Potential race conditions:

  • The writer thread is the single writer; producers enqueue lock-free. No filesystem contention from within the companion. Operator-tool reads happen post-landing only.

Performance bottlenecks:

  • Writer-thread serialisation throughput must exceed peak producer throughput. NFT-LIM-02 (8 h synthetic AC-NEW-3) validates.

8. Dependency Graph

Must be implemented after: nothing internal — C13 is foundational along with C7.

Can be implemented in parallel with: every other component.

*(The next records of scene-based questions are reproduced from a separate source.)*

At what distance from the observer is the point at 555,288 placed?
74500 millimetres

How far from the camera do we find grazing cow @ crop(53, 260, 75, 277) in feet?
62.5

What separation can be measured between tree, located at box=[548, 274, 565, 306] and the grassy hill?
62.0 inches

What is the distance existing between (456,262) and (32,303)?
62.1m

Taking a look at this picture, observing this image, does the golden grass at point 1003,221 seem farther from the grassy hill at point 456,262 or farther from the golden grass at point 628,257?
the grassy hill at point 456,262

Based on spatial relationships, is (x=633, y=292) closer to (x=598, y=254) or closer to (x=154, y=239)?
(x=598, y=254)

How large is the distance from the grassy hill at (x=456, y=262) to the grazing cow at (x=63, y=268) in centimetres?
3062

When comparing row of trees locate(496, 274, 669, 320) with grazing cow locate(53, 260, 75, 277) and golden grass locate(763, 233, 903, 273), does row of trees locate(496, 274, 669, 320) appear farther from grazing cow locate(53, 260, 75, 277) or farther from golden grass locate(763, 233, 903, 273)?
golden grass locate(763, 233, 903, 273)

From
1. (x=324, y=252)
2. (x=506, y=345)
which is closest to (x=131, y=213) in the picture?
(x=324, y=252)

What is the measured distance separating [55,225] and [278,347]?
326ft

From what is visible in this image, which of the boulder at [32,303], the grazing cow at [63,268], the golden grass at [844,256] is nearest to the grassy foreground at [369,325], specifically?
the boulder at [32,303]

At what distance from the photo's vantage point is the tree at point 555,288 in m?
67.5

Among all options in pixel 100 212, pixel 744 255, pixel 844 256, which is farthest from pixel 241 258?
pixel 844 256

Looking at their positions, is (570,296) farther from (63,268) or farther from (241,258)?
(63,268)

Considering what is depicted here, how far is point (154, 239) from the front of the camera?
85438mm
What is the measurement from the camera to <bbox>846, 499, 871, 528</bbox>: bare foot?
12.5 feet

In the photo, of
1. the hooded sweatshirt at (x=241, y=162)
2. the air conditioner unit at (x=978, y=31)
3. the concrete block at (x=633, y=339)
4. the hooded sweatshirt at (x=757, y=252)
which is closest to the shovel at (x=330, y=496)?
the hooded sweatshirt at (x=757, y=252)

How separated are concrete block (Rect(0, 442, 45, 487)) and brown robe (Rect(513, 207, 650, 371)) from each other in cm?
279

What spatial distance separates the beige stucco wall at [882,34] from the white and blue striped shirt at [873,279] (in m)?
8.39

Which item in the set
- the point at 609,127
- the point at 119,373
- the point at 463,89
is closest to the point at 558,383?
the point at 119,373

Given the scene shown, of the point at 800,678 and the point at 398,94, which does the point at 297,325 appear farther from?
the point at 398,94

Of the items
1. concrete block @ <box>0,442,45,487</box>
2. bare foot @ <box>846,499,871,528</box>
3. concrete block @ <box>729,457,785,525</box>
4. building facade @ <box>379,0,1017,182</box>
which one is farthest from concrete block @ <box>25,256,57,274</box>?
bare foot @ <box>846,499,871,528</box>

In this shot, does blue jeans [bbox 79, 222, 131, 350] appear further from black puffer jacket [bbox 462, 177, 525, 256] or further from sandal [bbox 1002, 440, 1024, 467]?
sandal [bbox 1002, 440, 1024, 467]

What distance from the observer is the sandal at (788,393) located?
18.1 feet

Blocks: every component (every component logs to C13).

9. Logging Strategy

Log Level When Example
ERROR FdrOpenError, mid-flight filesystem write failure C13 segment write failure: errno=ENOSPC; STATUSTEXT to GCS
WARN queue overrun (any producer) C13 queue overrun: producer=c5_state; dropped_count=23
INFO open/close flight; segment rollover C13 flight opened: flight_id=…; segment=0
DEBUG per-write timing (only in dev tier) C13 record written: kind=estimate; bytes=412; took=0.1ms

Log format: structured JSON to stdout/journald. Log storage: stdout / journald — but not C13 itself for ERROR (we'd be writing to the broken thing). FDR records are the project-level "logs" for everything except C13's own operational status.